Adelaide writer Cameron Raynes has tagged me to participate in The Next Big Thing, which (see below) involves answering ten questions. You can check out Cam’s excellent books – including his just released collection of short fiction, The Colour of Kerosene – via Wakefield Press here and read his answers to the questions on his Facebook page here. My answers are below:
1. What is the working title of your next book?
I’m working on a couple of books at the moment but the one nearly in the bag (although I was saying that this time last year) is a novel called Potatoes in all their glory.
2. Where did the idea come from for the book?
No one place. Initially, the story was very much about literary forgery but that fell by the wayside. It’s about food and wine, and my home town of Adelaide, and faith and obsession, and wanting to change the world but not having a clue how how. From almost the very beginning of the book’s life, I’ve had a M.F.K Fisher quote as the epigraph: ‘You would be a missionary, bringing flavour and light to the taste-blind.’
3. What genre does your book fall under?
Satire (I hope).
4. What actors would you choose to play the part of your characters in a movie rendition?
For the main character, Henry, who is odd but not quite as odd as he imagines he is, it could go a couple of different ways: maybe Noah Taylor (I still remember his performance in The Year My Voice Broke) or maybe someone like Tobey Maguire. The fact that he got cut from Life of Pi is a big plus for me.
5. What is the one-sentence synopsis of your book?
A specialist food and wine book dealer, Henry, on the cusp of 40, decides that he can save the world through his devotion to food and drink.

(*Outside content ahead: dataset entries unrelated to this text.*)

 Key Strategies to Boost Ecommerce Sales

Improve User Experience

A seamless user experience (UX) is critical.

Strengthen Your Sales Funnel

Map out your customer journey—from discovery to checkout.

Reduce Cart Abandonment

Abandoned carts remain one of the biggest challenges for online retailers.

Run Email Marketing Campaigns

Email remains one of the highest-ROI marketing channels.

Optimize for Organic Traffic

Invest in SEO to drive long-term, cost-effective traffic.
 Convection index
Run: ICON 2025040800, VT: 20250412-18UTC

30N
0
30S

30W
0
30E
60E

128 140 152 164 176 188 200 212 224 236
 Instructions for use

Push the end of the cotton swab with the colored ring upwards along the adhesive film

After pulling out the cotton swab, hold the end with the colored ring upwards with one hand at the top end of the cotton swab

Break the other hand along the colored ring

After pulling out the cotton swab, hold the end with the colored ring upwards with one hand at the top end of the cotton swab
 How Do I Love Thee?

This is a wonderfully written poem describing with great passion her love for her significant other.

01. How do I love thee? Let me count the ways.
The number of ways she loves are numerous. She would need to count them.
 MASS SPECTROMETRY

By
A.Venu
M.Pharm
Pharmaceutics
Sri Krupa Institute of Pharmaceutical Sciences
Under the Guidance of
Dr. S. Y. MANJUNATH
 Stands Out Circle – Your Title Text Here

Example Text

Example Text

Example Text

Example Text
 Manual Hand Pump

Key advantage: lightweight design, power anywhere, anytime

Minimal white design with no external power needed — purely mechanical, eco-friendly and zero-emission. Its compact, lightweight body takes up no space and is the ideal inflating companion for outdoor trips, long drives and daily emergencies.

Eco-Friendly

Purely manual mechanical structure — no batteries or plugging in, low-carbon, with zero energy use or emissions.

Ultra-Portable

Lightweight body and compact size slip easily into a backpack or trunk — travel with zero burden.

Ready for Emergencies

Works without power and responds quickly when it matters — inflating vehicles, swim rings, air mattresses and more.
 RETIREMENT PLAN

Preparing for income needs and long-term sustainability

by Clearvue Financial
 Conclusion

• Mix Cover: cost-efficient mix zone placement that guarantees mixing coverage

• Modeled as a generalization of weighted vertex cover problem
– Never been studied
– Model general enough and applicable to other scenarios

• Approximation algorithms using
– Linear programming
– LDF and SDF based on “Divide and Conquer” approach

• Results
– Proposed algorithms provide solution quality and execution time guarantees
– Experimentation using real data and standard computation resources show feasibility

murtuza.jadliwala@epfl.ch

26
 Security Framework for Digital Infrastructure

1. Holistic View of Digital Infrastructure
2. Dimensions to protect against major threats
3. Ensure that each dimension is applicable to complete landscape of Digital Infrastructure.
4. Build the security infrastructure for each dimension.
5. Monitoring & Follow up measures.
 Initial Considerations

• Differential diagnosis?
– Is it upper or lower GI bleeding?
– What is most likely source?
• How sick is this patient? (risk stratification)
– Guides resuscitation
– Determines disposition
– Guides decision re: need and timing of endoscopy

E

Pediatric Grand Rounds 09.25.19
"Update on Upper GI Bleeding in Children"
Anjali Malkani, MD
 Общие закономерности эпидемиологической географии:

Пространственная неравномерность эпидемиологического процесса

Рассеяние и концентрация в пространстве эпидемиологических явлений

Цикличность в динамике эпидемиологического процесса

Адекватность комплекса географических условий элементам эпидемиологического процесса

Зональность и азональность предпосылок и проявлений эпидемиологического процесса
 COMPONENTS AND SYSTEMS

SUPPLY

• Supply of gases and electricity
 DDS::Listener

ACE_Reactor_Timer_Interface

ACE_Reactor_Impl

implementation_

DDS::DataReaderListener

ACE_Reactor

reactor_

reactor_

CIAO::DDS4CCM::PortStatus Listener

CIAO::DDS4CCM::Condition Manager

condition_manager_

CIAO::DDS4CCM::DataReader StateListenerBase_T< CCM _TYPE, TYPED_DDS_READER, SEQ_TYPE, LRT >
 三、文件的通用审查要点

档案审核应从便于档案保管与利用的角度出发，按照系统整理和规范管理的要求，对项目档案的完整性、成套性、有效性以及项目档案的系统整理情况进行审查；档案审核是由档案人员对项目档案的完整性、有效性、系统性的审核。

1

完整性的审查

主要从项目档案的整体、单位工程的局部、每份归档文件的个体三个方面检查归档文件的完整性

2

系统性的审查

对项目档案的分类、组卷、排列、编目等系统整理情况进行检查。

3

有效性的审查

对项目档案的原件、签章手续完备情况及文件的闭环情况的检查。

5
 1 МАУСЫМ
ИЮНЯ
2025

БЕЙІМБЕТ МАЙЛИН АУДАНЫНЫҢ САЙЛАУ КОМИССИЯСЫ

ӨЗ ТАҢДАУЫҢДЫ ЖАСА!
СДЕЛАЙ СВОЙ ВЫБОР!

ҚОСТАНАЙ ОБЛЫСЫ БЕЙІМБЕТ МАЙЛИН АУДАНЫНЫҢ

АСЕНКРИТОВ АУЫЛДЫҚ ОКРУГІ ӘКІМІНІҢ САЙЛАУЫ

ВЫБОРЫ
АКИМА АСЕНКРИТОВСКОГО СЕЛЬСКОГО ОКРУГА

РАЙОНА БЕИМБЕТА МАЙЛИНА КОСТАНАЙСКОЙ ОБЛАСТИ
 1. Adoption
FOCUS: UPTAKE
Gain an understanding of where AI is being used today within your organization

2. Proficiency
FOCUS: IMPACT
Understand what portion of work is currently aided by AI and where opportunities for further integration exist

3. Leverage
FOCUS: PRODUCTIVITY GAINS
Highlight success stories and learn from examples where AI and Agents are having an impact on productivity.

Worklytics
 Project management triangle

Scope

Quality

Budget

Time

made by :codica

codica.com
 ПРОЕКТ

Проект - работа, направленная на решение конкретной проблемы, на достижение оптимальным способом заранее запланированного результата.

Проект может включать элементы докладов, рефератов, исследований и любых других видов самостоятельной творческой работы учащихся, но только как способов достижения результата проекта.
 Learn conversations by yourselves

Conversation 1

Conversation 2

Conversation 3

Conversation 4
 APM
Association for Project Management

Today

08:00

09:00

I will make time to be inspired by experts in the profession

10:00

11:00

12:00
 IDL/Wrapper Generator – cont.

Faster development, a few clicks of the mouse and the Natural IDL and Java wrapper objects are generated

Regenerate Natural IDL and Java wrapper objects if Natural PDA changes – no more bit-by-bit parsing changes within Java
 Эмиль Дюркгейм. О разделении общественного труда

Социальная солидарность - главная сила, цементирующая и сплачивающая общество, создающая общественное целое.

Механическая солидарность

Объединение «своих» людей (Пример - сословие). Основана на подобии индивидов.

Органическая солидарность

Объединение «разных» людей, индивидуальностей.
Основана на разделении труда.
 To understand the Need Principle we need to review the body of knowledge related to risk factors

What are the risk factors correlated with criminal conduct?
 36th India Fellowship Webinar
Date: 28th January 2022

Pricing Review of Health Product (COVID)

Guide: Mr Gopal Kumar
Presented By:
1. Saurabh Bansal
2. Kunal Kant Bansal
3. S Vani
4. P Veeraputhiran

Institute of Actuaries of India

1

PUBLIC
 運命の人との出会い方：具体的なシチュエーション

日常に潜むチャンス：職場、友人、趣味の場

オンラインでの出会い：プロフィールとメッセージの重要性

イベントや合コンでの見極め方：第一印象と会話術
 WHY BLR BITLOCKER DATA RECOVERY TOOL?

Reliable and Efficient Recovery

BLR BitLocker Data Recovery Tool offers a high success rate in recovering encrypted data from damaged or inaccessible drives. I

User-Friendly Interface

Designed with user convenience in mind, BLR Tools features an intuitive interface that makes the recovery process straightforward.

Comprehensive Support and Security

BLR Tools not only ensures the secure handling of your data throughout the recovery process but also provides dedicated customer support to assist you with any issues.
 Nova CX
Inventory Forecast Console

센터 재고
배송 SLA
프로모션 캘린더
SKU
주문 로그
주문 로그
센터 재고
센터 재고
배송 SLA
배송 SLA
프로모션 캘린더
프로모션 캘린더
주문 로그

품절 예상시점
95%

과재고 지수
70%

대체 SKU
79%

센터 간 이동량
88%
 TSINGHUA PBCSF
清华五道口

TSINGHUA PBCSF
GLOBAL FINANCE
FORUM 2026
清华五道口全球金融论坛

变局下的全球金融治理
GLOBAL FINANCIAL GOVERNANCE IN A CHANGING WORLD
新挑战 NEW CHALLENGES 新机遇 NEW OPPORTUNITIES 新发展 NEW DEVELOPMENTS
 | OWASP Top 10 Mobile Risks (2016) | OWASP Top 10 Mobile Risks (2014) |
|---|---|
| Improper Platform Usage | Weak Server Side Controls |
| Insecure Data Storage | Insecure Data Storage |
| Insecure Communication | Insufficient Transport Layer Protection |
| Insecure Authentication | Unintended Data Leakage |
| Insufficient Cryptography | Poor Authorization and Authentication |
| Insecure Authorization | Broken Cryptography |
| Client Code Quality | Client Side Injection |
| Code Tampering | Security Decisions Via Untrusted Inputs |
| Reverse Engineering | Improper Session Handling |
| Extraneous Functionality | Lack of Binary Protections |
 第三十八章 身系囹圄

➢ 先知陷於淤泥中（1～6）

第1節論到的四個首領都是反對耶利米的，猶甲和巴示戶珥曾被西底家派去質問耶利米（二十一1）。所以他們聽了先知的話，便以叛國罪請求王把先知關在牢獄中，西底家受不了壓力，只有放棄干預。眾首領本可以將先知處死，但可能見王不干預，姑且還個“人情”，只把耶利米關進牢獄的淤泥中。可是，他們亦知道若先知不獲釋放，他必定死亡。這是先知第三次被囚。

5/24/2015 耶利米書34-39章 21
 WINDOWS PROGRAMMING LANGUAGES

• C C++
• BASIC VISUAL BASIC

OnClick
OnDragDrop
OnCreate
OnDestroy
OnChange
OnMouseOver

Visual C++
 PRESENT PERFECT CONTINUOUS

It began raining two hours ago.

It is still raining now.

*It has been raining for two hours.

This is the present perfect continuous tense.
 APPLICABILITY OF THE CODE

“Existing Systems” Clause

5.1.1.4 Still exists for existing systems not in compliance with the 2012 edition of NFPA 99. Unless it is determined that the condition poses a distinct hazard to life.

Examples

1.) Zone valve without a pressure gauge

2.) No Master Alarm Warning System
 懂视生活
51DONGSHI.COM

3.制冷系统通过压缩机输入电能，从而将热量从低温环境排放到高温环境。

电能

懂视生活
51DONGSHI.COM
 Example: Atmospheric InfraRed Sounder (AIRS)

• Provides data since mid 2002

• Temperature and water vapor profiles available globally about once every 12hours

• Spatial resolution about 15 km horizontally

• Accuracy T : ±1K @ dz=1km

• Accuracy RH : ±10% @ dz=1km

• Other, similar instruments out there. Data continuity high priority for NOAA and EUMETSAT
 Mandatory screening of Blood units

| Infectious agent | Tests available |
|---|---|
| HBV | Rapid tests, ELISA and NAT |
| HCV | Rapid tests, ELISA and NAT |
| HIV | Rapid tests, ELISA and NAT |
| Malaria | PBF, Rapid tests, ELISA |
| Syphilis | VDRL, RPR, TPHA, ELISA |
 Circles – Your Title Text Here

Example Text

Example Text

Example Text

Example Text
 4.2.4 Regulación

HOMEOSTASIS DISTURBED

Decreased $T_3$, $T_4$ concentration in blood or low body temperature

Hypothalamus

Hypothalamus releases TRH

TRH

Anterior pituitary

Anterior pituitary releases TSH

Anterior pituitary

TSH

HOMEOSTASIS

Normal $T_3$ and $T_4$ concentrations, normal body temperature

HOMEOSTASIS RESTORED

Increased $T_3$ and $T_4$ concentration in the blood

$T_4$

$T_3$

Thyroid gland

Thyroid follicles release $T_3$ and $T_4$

6. Will your book be self-published or represented by an agency?
I’m represented by Cameron Creswell.
7. How long did it take you to write the first draft of the manuscript?
That seems such as a distant memory, and I eventually cut so much of the first draft (more than 40,000 words) that I can’t exactly answer. A few months, I guess.
8. What other books would you compare this story to within your genre?
I hate these sorts of questions. In my wildest dreams, Evelyn Waugh’s Scoop. There’s a touch of Jonathan Gash’s Lovejoy books, perhaps. But I don’t know. I’d rather not think about it.
9. Who or what inspired you to write this book?
10. What else about the book might pique the reader’s interest?
Given that the book is so much about food and drink, I’m hoping that the book’s publisher will consent to a scratch and sniff edition. I’m not sure how they can make that work for the eBook edition.